Cell is the basic unit of life. The extremely minute size of this wonderful structure remained an obstacle for cytologists until the invention of microscope. Our exploration into the interiors of cell is undoubtedly the contribution of microscopes. The advancement in the field of microscopy has contributed much in understanding cell better and better.
Limit of resolution: The smallest distance that may separate two points on an object and still permit their observation as distinct separate points.
Limits of resolution
- Human eye: 0.1 mm or 100 um
- Light microscope: 0.2 um or 2000 A0
- Scanning Electron Microscope: 5-10nm or 50-100 A0
- Transmission electron microscope: 0.5 nm or 5 A0
Different Types of Microscopes
Bright field microscope: for fixed cells
|Yeast under Bright field microscope|
- Stains are chemicals that can selectively attach toa particular molecules of particular cellular structures and helps to distinguish from other parts of the cell.
- Eg: eosin and methylene blue binds to proteins and Fuchsin binds to DNA.
- Methylene blue, crystal violet, hematoxylene, basic Fuchsin, +vely charged stains (cations) that bind to the –vely charged groups on proteins and nucleic acids.
- Eosin, Orange G, Aniline blue and Fast green, -vely charged stains (anions) that binds to the +vely charged groups on proteins and phospholipids.
- Here enzyme reaction catalyses the production of a coloured precipitate from a colourless precursor.
- Ex. Peroxisomes can be visualised by using attaining catalase enzyme.
- Acid Fast stain: for Mycobacteria detection.
Dark field microscopy
|Yeast under Dark field microscope|
primarily used in microbiology for detection of bacteria especially suspension of bacteria.
The image appears bright on a dark or black background.
Phase contrast microscopy
|Yeast under Phase contrast microscope|
- uses the principle of different densities and refractive indices of different parts of cells.
- Application: to observe unstained and living cells (mitotically dividing cultured cells), structure and movement of large organelles like mitochondria, nucleus in living cells.
Immuno fluorescence microscope
|Yeast under Immuno fluorescence microscope|
- Here a light microscope has the capacity to detect light emitted by a fluorescent compound. Fluorescent compounds which absorbs light at one (excitation) wavelength and then emits light at longer (emission) wave length.
- Example: Rhodamine that emits red light, Fluorescein that emits green light.
- Application: Observing movements inside living cells.

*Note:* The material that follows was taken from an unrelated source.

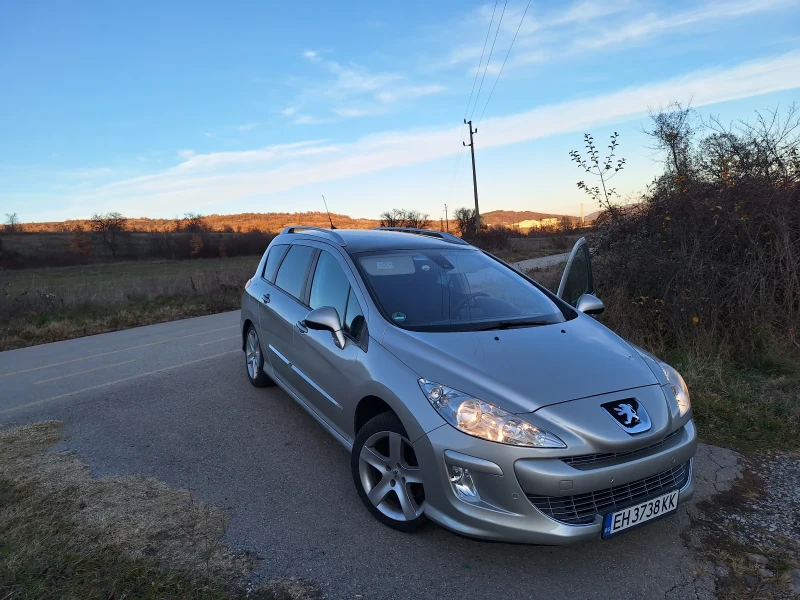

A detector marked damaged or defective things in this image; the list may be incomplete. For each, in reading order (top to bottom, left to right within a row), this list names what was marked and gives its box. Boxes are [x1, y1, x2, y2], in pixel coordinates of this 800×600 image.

cracked asphalt road [0, 312, 740, 596]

Confocal Scanning Microscope
- An advanced form of Immuno fluorescence microscope
- Application: Produces clear images of cells or larger specimens. Normally the images are combined by a computer to provide a 3 dimensional image.
- Beam of electrons are focussed using electromagnetic lenses. Specimens should be fixed, dehydrated and mounted in vacuum as electrons are scattered by air molecule.
- Disadvantages: Cannot view living specimens.
Transmission Electron Microscope (TEM)
- Thousand times magnification than light microscope. Excellent for viewing internal details. Ultra thin sections are required.
- Methods of specimen preparation-
- Fixation-Dehydration-Embedding-Sectioning-Mounting-Staining and viewing
- Commonly used stains: Heavy metals such as gold and osmium tetroxide.
|Rabies virus under Transmission Electron Microscope|
- Monolayer technique: Used for studying macromolecules such as DNA and RNA.
- Thin sectioning: Ultra microtomes are used to study morphology of cells.
- Negative staining: Used to study small particles like viruses or macromolecules.
- Shadow casting/Heavy metal Shadowing: 3D structure of viruses, DNA molecules or collagen fibres etc.
- Tracers: To study biological process like phagocytosis, molecular transport across plasma membrane. Eg: gold, iron oxide
- Freeze-fracture: To study the molecular arrangement of biological membranes.
- Whole mounts: To study chromosomes
Scanning Electron Microscope (SEM)
|Scanning Electron Microscope|
- To study the surface topography (surface details) of a specimen. Less resolution than TEM. Unsectioned specimens are fixed and coated with a thin layer of a heavy metal (platinum).SEM produces 3D image.
Learn more: SEM vs TEM
Cryo electron Microscope
- Used to study the interior of 3D structures (ex: viruses) with much higher resolutions. A very thin section is rapidly frozen and the sample is kept at -160 0C in the vacuum of microscope. No fixing, staining or drying in this technique.